En regardant d’anciens clips (de Mariah Carey, Britney Spears, Beyonce, etc.), les mêmes commentaires reviennent inlassablement — “Qui regarde encore ça en 2022 ?”, “Il y a des gens encore ici ?”, “Première personne de 2022 à mettre un commentaire”, “Qui se souvient de cette chanson ?”, etc. Pendant le confinement, j’ai également vu refleurir les mêmes énoncés, avec quelques variations : “Qui regarde ce clip pendant le confinement ?”, “Qui est là ?”. Lors de la sortie d’un reportage sur la tutelle abusive de Britney Spears, commentée par un YouTubeur (Seb) qui s’était notamment focalisé sur les pseudo-appels à l’aide de la chanteuse sur TikTok, on retrouve à peu près le même acte langagier :
“Ici”, “maintenant”, “en 2022” : ce sont des déictiques, c’est-à-dire des indications spatio-temporelles qui permettent de créer un champ de présence. Nous les utilisons tous les jours : par exemple, au téléphone, mon père me demande systèmatiquement où je suis. L’identification de la situation précise les conditions dans lesquelles aura lieu l’échange et le type de questions qui pourra être posé : ce que je fais si je suis chez moi, qu’est-ce que j’ai acheté si je sors du supermarché, etc. Ce sont de petits outils langagiers qui participent à la création d’une situation commune, au partage du même univers de sens.

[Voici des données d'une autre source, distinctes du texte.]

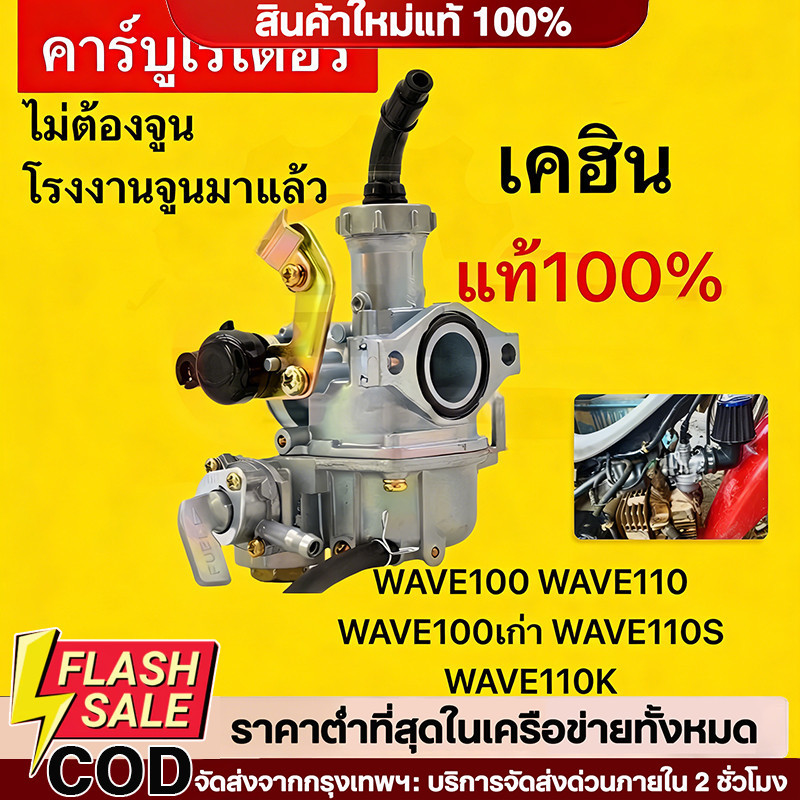 คาร์บู WAVE100เก่า WAVE110 WAVE110S เร่งได้สุด คาร์บูเรเตอร์เดิม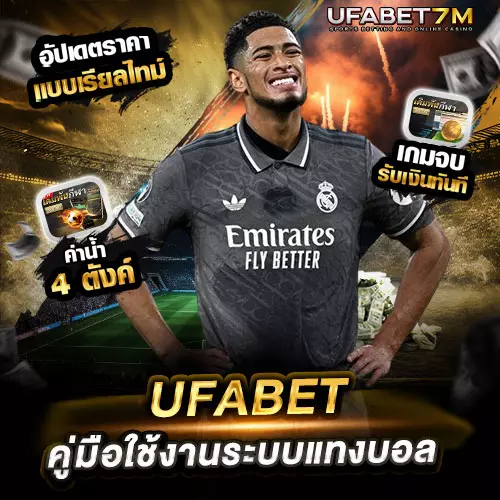 UFABET คู่มือใช้งานระบบแทงบอล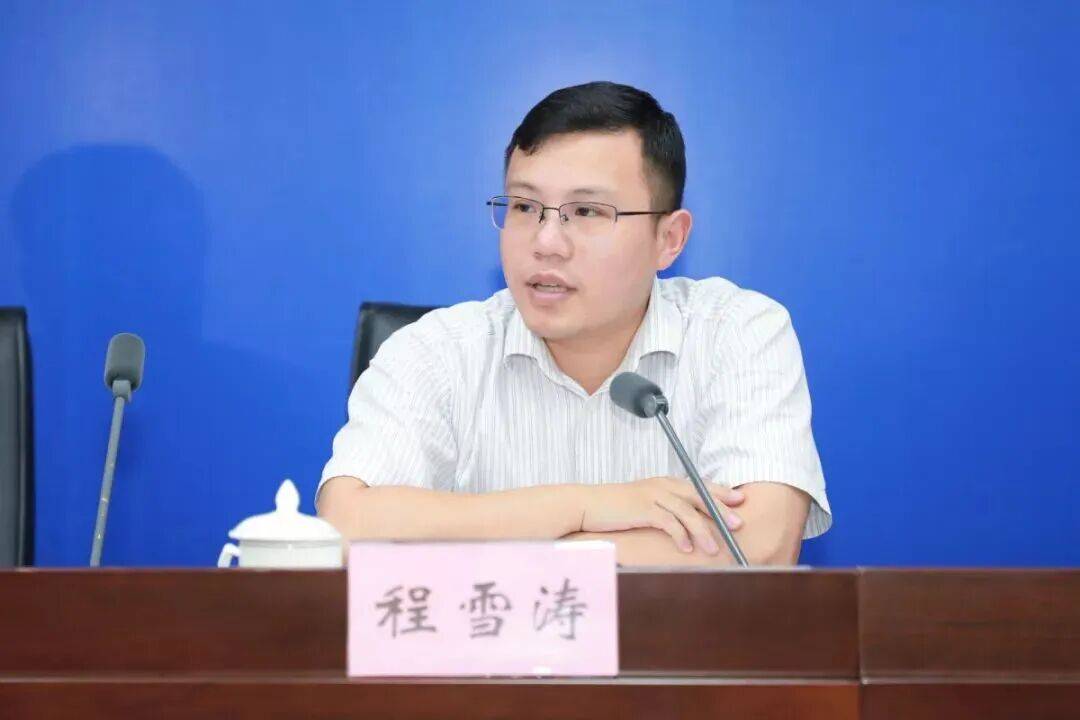31岁升正处、36岁升副厅<strong></p>
<p>海格通信股票</strong>，“80后”程雪涛履新职
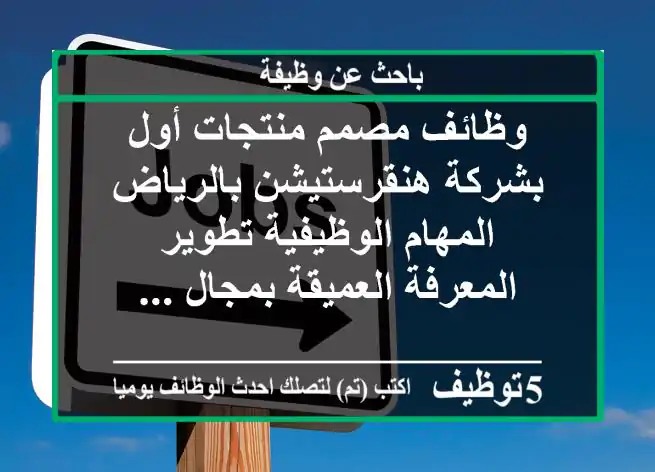 وظائف مصمم منتجات أول بشركة هنقرستيشن بالرياض المهام الوظيفية تطوير المعرفة العميقة بمجال ...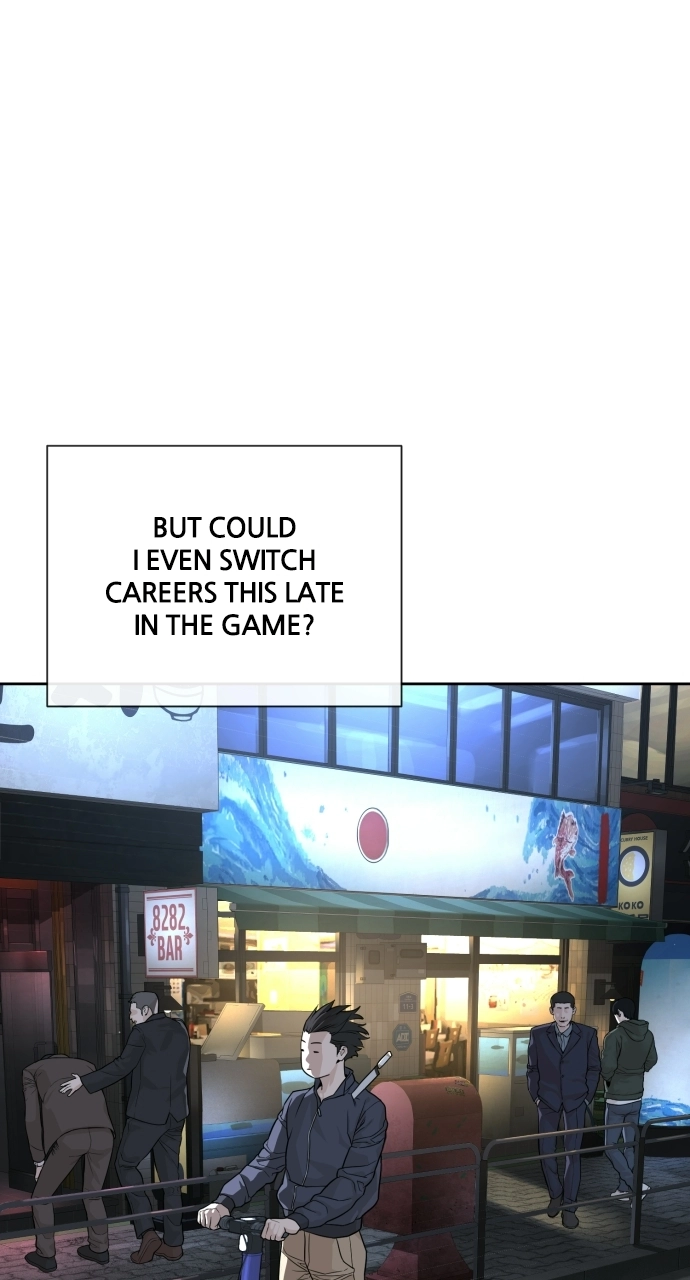 The Killing Lawyer Chapter 1 Page 16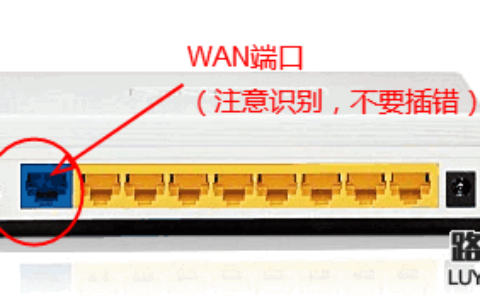 有线路由器下接无线路由器如何设置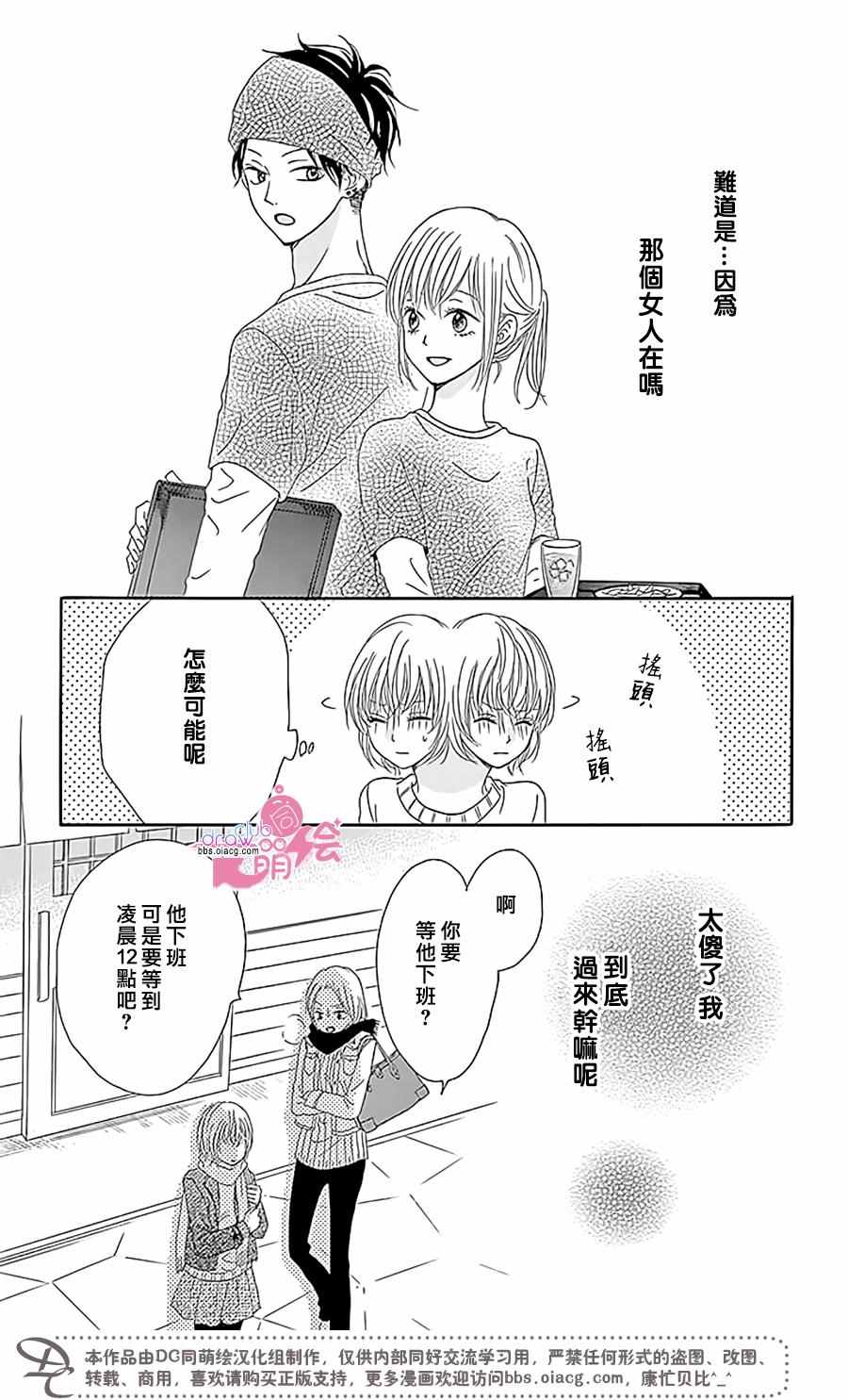 《不得不承认我很喜欢你》漫画 002话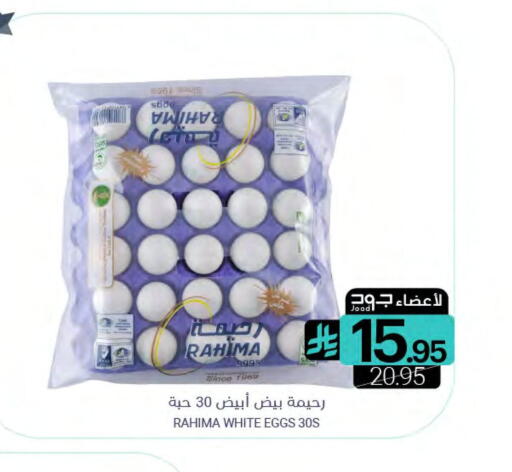 available at Muntazah Markets in KSA, Saudi Arabia, Saudi - Dammam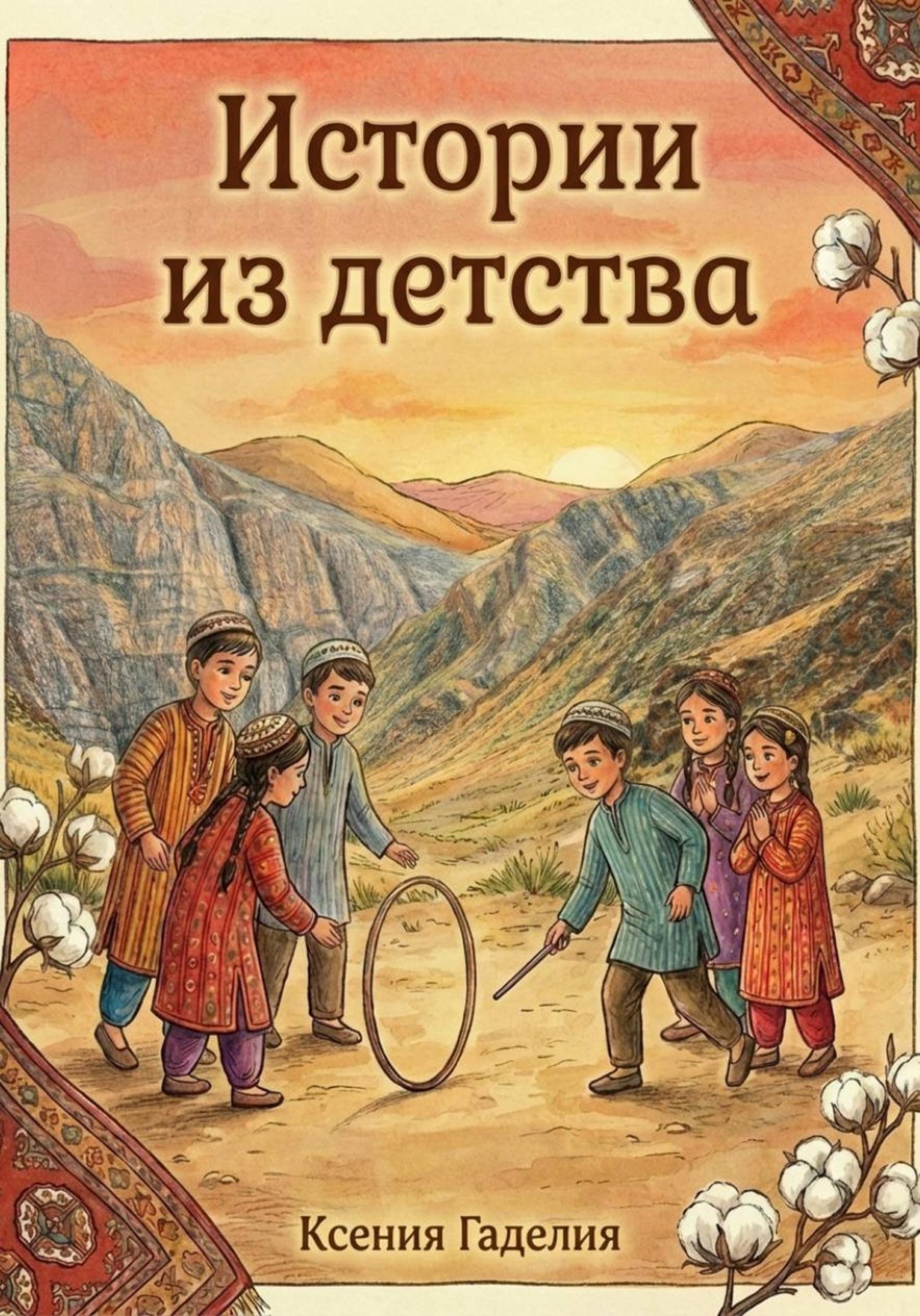 Обложка книги «Истории из детства»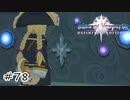 あ、マリス・ステラだ【テイルズ オブ ヴェスペリア】#78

Dans le cadre de Britney Spears, cette clarification est d’autant plus visible qu’elle ligature littéralement les espaces médiatiques : la personne s’interroge sur l’origine des personnes et sur le lien entre une production (la vidéo de Seb) et une autre (le TikTok de Britney Spears). La question est loin d’être anodine : elle présuppose que les internautes s’interrogent sur la véracité des faits et que cette véracité passe par une théorie implicite de la connaissance, qu’ils sont censés partager. Le cadre spatio-temporel se double donc d’un modèle épistémique et de valeurs communes, qui sont nécessaires à la lutte — cette même lutte qui aurait permis à Britney Spears d’être libérée de sa tutelle, grâce au travail constant des fans.
Si l’on revient au clip vidéo, on retrouve à peu près le même fonctionnement, cette fois plus dépassionné : ce n’est pas la lutte que partagent les internautes, mais la nostalgie. Qu’est-ce que la nostalgie ? Une opération sémantique : je m’assure que d’autres personnes peuvent se référer au même objet médiatique, à la même situation, au même cadre spatio-temporel et qu’ils sont sur la même fréquence émotionnelle. La nostalgie a ainsi une fonction essentielle dans la définition de ce qu’on appelle ordinairement une “génération”. Elle révèle des opérations complexes : les personnes travaillent littéralement à faire émerger le cadre (“qui en 2022 ?”), (“Qui est ici pendant le confinement”, etc.) à partir duquel elles pourront faire vivre leur lieu de partage.
Le problème, c’est qu’il est mouvant, soumis à la logique algorithmique et à l’opérativité statistique : tel commentaire, plus aligné sur l’actualité, menace toujours celui qui, un moment donné, a servi de nid ou de querencia. D’où la nécessité de répéter inlassablement le même geste, de faire surgir des sables mouvants ce que j’appellerai un lieu de commémoration, voire un lieu de pélérinage ou un petit autel précaire. Je le définis comme un lieu en tension, pour ne pas dire “négatif” dans la théologie mystique : il fait l’objet d’une indéfinition constante qui oblige à repréciser son cadre spatio-temporel, son modèle épistémique et émotionnel.
Une dernière question ou remarque : pourquoi revenons-nous ? Quel genre de fantômes sommes-nous ? Nous revenons d’abord pour faire “génération”, pour vérifier que nous sommes toujours capables de nous référer à la même situation — pour ne pas devenir para-noïaques, en développant un langage endogène, que nous serions les seuls à comprendre (dans les réponses à un commentaire fondateur, les énoncés de ratification abondent : “Moi aussi”, “Moi”, “J’écoute toujours cette chanson !” etc.) ; les lieux de pélérinage, ou les lieux de retour, assurent modestement notre “santé sémantique”. Nous revenons ensuite pour partir : puisque la maison est toujours en état, nous pouvons continuer à explorer la monde. La nostalgie est une modalité paradoxale de la présence : au fond, nous savons tendrement que nous avons toujours été ailleurs ; ce qui compte, c’est moins la maison que le lien, capable de faire lieu. Enfin, nous revenons parce que les lieux, précaires et fragiles, nous réclament autant que nous les réclamons : ils n’existent pas sans un travail continu de définition, qui permet de les faire passer d’un statut (l’espace) à un autre (l’habitat).